Innovation

Interplanetary driver's licence required

Many people find driving stressful, especially with gridlock traffic, potholes and errant taxi drivers. Now imagine your car is worth hundreds of millions of dollars, can only be driven via a computer, and the nearest mechanic is millions of kilometres away.

19 November 2018

There is a group of a dozen elite drivers who control NASA’s pioneering rovers on Mars. They are tasked with not only navigating a rover halfway across the solar system, but also operating its unwieldy seven-foot robotic arm to scoop up samples and perform experiments to see if the red planet has water – and life.

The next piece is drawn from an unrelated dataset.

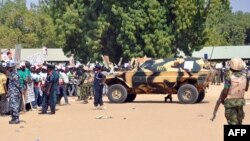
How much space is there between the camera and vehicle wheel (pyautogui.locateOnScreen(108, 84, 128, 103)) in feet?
84.1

A number of rovers have made it to Mars, but not all have survived – or thrived. For instance, the two Prop-M rovers launched by the Soviet Union in 1971 were lost in failed deployments, as was the British Beagle 2 after deployment in 2003. NASA has sent four rovers, starting with the small Sojourner from the 1996 Mars Pathfinder mission. This was operational for three months and was followed by the larger Spirit (MER-A) from the Mars Exploration Rover mission, which was operational for six years until its wheels got stuck in sand in 2010 and communications were subsequently lost. A second rover, Opportunity (MER-B), was launched as part of this mission in 2003. It landed in 2004 and was still operational by the time a major global dust storm hit in June this year – its original operational life was just three months. NASA is still waiting to see if the rover will respond now that the dust storm – one of the most intense recorded on the planet – has ended.